# [AIM]
Return each of the following items word for word, with nothing changed or left out.

-- START OF ROWS --

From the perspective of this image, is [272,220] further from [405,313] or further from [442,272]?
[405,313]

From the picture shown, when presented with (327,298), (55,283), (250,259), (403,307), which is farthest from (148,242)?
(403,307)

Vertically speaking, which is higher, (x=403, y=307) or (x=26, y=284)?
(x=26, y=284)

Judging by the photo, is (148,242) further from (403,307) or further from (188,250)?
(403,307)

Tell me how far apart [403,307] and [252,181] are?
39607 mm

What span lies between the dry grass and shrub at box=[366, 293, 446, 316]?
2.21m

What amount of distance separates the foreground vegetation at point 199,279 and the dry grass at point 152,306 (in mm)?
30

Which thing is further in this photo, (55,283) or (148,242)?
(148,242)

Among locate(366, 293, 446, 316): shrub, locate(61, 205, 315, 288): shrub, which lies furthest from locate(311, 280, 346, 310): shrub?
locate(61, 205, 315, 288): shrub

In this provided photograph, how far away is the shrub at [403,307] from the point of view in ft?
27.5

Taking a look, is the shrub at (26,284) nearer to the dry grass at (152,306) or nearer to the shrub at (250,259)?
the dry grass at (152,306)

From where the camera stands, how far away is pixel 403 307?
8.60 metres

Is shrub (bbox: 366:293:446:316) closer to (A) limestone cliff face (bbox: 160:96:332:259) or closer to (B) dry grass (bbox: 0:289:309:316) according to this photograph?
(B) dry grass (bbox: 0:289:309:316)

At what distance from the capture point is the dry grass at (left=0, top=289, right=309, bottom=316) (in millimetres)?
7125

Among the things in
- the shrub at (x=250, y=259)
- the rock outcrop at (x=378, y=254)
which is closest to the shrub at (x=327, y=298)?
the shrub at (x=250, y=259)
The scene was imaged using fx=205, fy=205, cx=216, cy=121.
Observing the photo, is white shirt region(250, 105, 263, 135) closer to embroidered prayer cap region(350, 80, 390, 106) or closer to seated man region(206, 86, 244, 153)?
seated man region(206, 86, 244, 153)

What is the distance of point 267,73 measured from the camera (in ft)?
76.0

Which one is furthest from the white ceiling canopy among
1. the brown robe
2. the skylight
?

-- END OF ROWS --

# [WRITTEN SOLUTION]
From the perspective of this image, is [272,220] further from [405,313] or further from [442,272]?
[405,313]

From the picture shown, when presented with (327,298), (55,283), (250,259), (403,307), which is farthest from (148,242)?
(403,307)

Vertically speaking, which is higher, (x=403, y=307) or (x=26, y=284)?
(x=26, y=284)

Judging by the photo, is (148,242) further from (403,307) or further from (188,250)?
(403,307)

Tell me how far apart [403,307] and [252,181] are?
39607 mm

What span lies between the dry grass and shrub at box=[366, 293, 446, 316]?
2.21m

What amount of distance separates the foreground vegetation at point 199,279 and the dry grass at point 152,306 (in mm)?
30

Which thing is further in this photo, (55,283) or (148,242)?
(148,242)

Among locate(366, 293, 446, 316): shrub, locate(61, 205, 315, 288): shrub, which lies furthest from locate(311, 280, 346, 310): shrub?
locate(61, 205, 315, 288): shrub

In this provided photograph, how far away is the shrub at [403,307] from the point of view in ft?
27.5

Taking a look, is the shrub at (26,284) nearer to the dry grass at (152,306) or nearer to the shrub at (250,259)?
the dry grass at (152,306)

From where the camera stands, how far away is pixel 403 307?
8.60 metres

Is shrub (bbox: 366:293:446:316) closer to (A) limestone cliff face (bbox: 160:96:332:259) or closer to (B) dry grass (bbox: 0:289:309:316) according to this photograph?
(B) dry grass (bbox: 0:289:309:316)

At what distance from the capture point is the dry grass at (left=0, top=289, right=309, bottom=316) (in millimetres)?
7125

Among the things in
- the shrub at (x=250, y=259)
- the rock outcrop at (x=378, y=254)
which is closest to the shrub at (x=327, y=298)?
the shrub at (x=250, y=259)
The scene was imaged using fx=205, fy=205, cx=216, cy=121.
Observing the photo, is white shirt region(250, 105, 263, 135) closer to embroidered prayer cap region(350, 80, 390, 106) or closer to seated man region(206, 86, 244, 153)?
seated man region(206, 86, 244, 153)

What is the distance of point 267,73 measured from the camera (in ft)?
76.0

Which one is furthest from the white ceiling canopy among
1. the brown robe
2. the skylight
?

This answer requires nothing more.